Exercise brief
Rewrite the lines below as a numbered list, omitting blank lines and leaving out the pictures.
** begin Data to use **
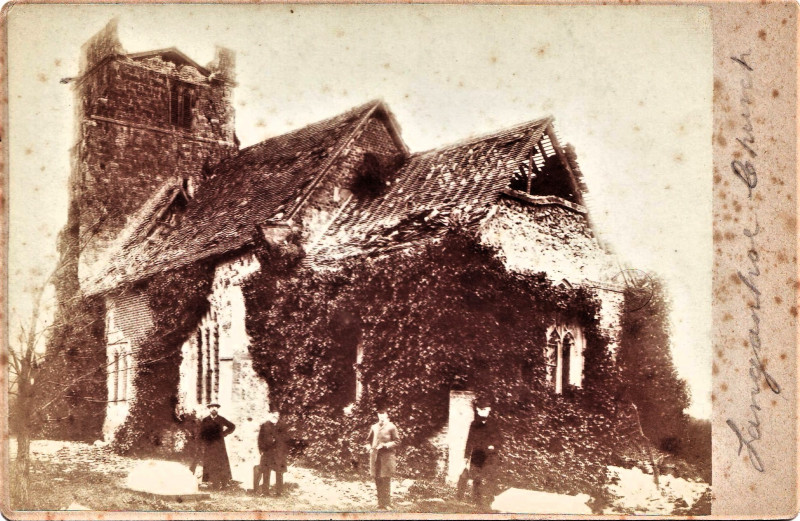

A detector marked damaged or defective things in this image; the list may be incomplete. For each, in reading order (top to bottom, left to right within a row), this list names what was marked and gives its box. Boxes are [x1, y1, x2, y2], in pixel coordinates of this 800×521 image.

damaged roof [86, 100, 388, 294]
damaged roof [310, 118, 552, 264]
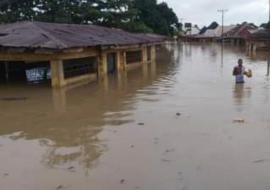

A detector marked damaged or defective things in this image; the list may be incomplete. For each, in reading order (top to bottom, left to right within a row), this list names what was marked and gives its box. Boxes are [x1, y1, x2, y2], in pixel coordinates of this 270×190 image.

rusty roof [0, 21, 167, 50]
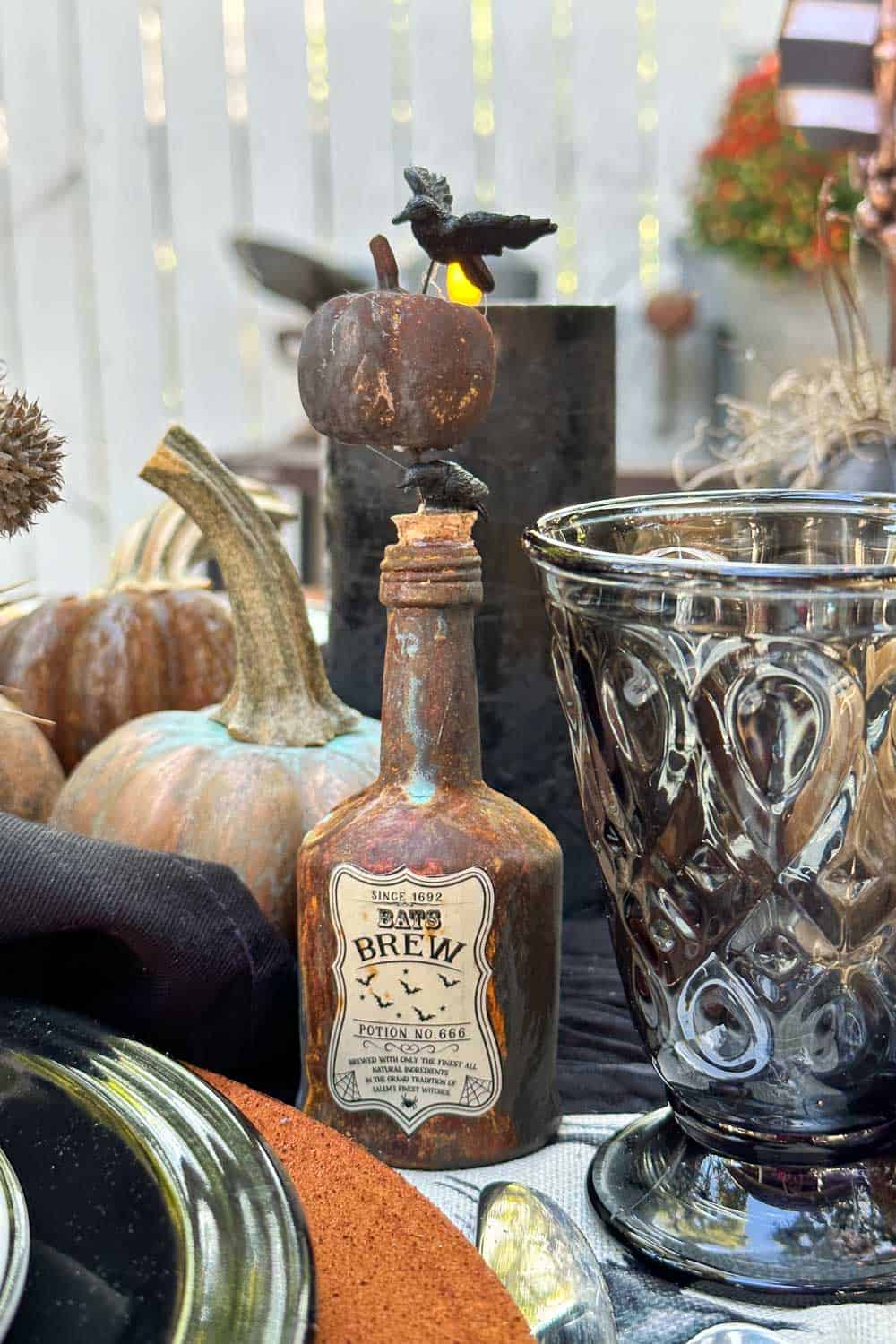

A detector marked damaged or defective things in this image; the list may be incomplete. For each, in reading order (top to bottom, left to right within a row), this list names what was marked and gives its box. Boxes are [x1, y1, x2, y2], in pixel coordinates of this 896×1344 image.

rusty decorative bottle [297, 509, 559, 1176]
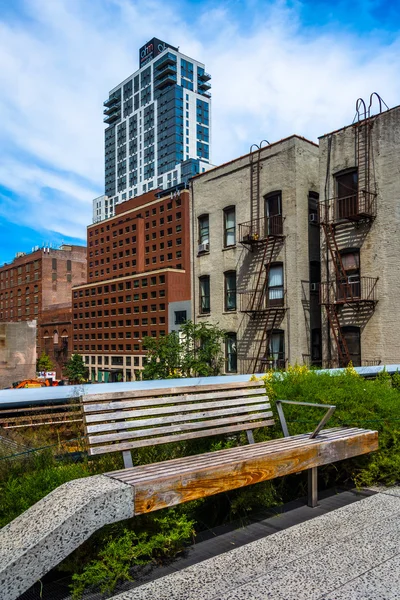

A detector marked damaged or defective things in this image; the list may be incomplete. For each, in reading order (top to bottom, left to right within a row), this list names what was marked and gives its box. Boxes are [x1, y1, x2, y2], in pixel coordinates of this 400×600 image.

rusty fire escape [239, 143, 286, 372]
rusty fire escape [318, 95, 384, 366]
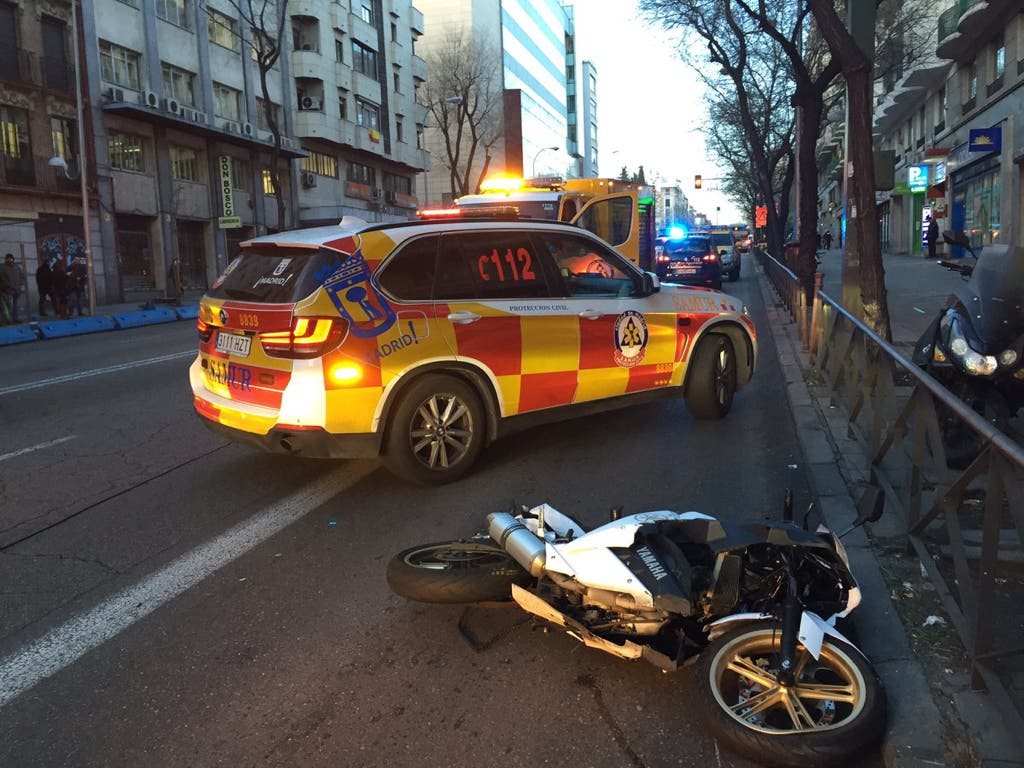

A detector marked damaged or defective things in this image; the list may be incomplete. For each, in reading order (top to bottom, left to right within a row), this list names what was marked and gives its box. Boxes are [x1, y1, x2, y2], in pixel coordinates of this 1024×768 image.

crashed motorcycle [913, 230, 1024, 468]
crashed motorcycle [387, 493, 884, 768]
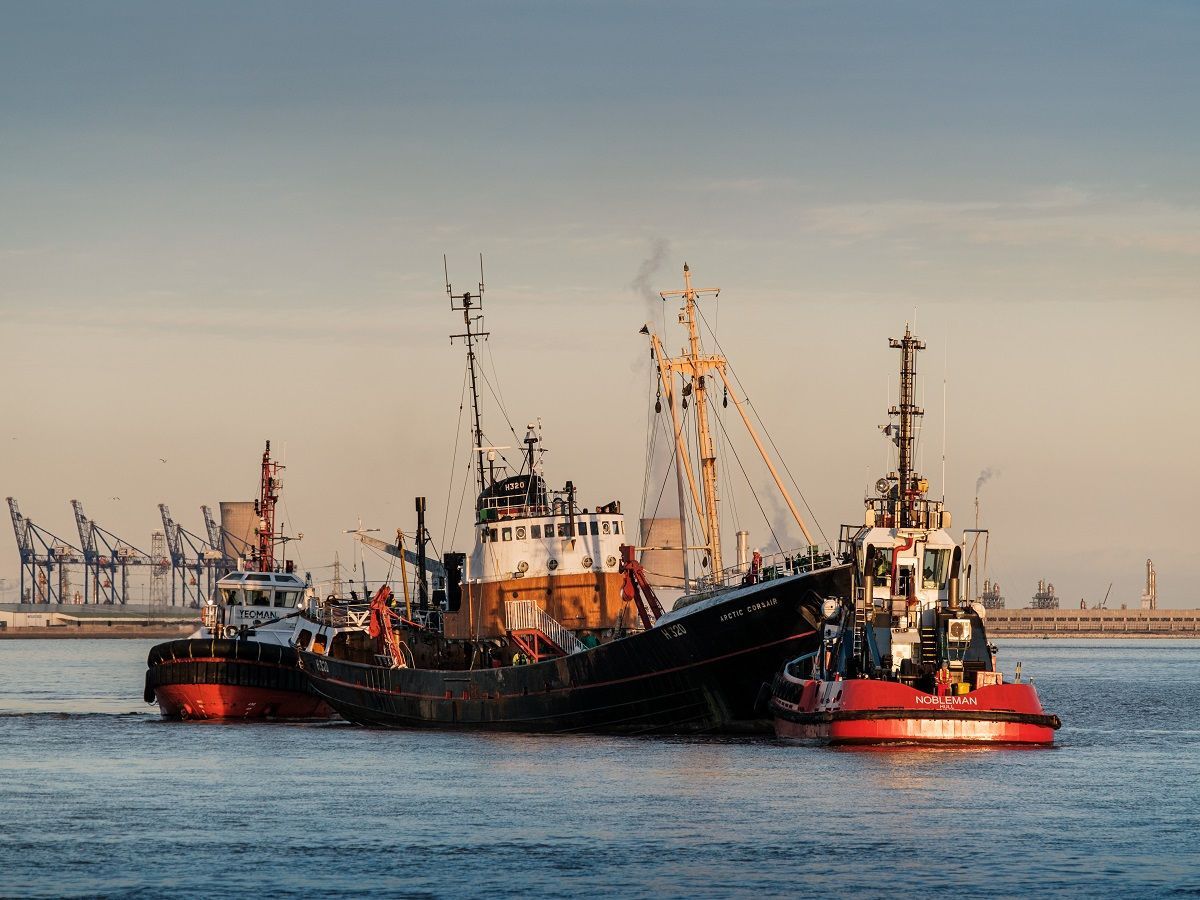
** end Data to use **
Output below
1. A detector marked damaged or defective things in this image; the list may be incomplete. For each, in reading order (top to bottom, left to right within a row), this list names what was marked and gives its box. Boxes are [x1, y1, x2, y2], in pixel coordinates of this 800×521 image.
2. damaged roof [86, 100, 388, 294]
3. damaged roof [310, 118, 552, 264]
4. A detector marked damaged or defective things in this image; the list may be incomplete. For each, in reading order (top to bottom, left to right within a row), this list names what was marked and gives its box. Boxes are [x1, y1, x2, y2], in pixel coordinates of this 270×190 image.
5. rusty roof [0, 21, 167, 50]
6. A detector marked damaged or defective things in this image; the list may be incomplete. For each, in reading order (top to bottom, left to right within a row), this list names what was marked and gives its box. Boxes are [x1, y1, x2, y2], in pixel coordinates of this 896×1344 image.
7. rusty decorative bottle [297, 509, 559, 1176]
8. A detector marked damaged or defective things in this image; the list may be incomplete. For each, in reading order (top to bottom, left to right within a row), this list names what was marked and gives its box. Boxes are [x1, y1, x2, y2], in pixel coordinates of this 400×600 image.
9. rusty fire escape [239, 143, 286, 372]
10. rusty fire escape [318, 95, 384, 366]
11. A detector marked damaged or defective things in this image; the list may be incomplete. For each, in reading order (top to bottom, left to right within a row), this list names what was marked and gives its box. Boxes are [x1, y1, x2, y2], in pixel coordinates of this 1024×768 image.
12. crashed motorcycle [913, 230, 1024, 468]
13. crashed motorcycle [387, 493, 884, 768]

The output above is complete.